*What is being asked*. Reproduce every line, starting at the one that contains "Out of point" and ending at the last line of the data, exactly as it stands; pictures are omitted.

*Source records*.
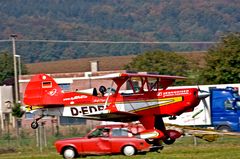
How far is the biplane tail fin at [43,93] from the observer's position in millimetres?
41131

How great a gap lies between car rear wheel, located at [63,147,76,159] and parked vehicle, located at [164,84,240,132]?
16016 mm

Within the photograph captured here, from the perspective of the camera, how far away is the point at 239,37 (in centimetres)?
7656

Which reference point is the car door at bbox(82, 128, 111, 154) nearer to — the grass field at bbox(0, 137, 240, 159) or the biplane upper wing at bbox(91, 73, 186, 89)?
the grass field at bbox(0, 137, 240, 159)

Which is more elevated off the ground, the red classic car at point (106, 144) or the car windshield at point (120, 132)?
the car windshield at point (120, 132)

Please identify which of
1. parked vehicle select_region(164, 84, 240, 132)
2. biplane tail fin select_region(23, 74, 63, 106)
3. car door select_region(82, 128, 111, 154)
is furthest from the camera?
parked vehicle select_region(164, 84, 240, 132)

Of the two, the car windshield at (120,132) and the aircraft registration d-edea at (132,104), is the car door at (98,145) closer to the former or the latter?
the car windshield at (120,132)

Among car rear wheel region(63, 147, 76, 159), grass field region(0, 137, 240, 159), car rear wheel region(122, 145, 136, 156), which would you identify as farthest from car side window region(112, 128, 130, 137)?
car rear wheel region(63, 147, 76, 159)

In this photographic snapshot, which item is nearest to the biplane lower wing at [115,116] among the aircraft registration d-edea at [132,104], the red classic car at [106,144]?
the aircraft registration d-edea at [132,104]

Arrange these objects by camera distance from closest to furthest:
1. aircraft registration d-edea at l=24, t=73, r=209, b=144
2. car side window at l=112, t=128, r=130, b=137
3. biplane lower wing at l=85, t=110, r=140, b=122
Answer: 1. car side window at l=112, t=128, r=130, b=137
2. biplane lower wing at l=85, t=110, r=140, b=122
3. aircraft registration d-edea at l=24, t=73, r=209, b=144

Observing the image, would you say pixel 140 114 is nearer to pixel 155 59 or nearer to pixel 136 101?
pixel 136 101

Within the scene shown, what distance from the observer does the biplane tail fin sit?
4113 cm

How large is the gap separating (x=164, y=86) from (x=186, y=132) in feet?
7.26

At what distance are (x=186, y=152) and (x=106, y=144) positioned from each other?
11.3 feet

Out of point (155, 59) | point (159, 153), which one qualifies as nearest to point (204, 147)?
point (159, 153)
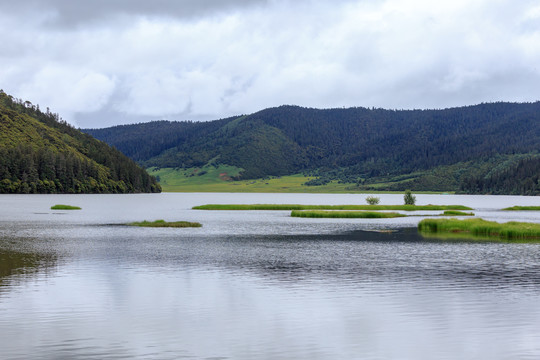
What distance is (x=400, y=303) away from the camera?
3450cm

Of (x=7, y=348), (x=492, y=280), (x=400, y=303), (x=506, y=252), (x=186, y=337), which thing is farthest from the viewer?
(x=506, y=252)

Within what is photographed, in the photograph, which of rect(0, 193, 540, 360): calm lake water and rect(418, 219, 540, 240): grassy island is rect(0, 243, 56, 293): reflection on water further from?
rect(418, 219, 540, 240): grassy island

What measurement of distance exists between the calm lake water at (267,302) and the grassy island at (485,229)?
14.9 metres

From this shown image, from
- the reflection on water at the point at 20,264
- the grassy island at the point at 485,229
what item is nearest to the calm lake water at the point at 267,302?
the reflection on water at the point at 20,264

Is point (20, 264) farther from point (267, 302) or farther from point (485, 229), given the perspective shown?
point (485, 229)

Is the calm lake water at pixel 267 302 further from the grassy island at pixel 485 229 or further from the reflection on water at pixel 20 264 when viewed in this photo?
the grassy island at pixel 485 229

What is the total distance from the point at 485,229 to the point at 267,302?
191 ft

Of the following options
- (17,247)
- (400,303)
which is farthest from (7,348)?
(17,247)

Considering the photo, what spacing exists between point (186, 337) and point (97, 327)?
4823 mm

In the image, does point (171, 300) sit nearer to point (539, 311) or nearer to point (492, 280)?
point (539, 311)

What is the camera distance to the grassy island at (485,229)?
258 feet

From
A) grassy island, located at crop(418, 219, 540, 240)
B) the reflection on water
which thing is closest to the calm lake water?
the reflection on water

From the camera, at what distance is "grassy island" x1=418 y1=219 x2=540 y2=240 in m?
78.7

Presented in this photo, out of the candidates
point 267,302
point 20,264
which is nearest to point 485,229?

*Expected answer*.
Out of point (155, 59) | point (159, 153), which one qualifies as nearest to point (204, 147)?
point (159, 153)
What distance is (x=400, y=303) away from the camera?
3450cm

Of (x=7, y=348), (x=492, y=280), (x=400, y=303), (x=506, y=252), (x=186, y=337), which thing is farthest from the viewer?
(x=506, y=252)

Within what is photographed, in the photograph, which of rect(0, 193, 540, 360): calm lake water and rect(418, 219, 540, 240): grassy island is rect(0, 243, 56, 293): reflection on water further from?
rect(418, 219, 540, 240): grassy island

What measurement of distance exists between the calm lake water at (267,302) and the grassy island at (485,229)?
14.9 metres

From this shown image, from
- the reflection on water at the point at 20,264
- the grassy island at the point at 485,229
what item is nearest to the calm lake water at the point at 267,302?
the reflection on water at the point at 20,264

Is point (20, 264) farther from point (267, 302) or farther from point (485, 229), given the perspective shown?
point (485, 229)

Is the calm lake water at pixel 267 302 further from the grassy island at pixel 485 229 or further from the reflection on water at pixel 20 264 when viewed in this photo?
the grassy island at pixel 485 229

What is the total distance from the point at 485,229 to the point at 267,302?
191 ft

Of the following options
- (17,247)
- (400,303)
which is farthest from (7,348)?
(17,247)

Considering the photo, what spacing exists between point (186, 337) and point (97, 327)?
4823 mm

In the image, does point (171, 300) sit nearer to point (539, 311) or nearer to point (492, 280)?
point (539, 311)

What is the camera distance to the grassy island at (485,229)?
258 feet

From
A) grassy island, located at crop(418, 219, 540, 240)
B) the reflection on water
which thing is closest to the calm lake water?
the reflection on water

From the camera, at what distance is "grassy island" x1=418 y1=219 x2=540 y2=240 in m?
78.7

Presented in this photo, out of the candidates
point 267,302
point 20,264
which is nearest to point 485,229?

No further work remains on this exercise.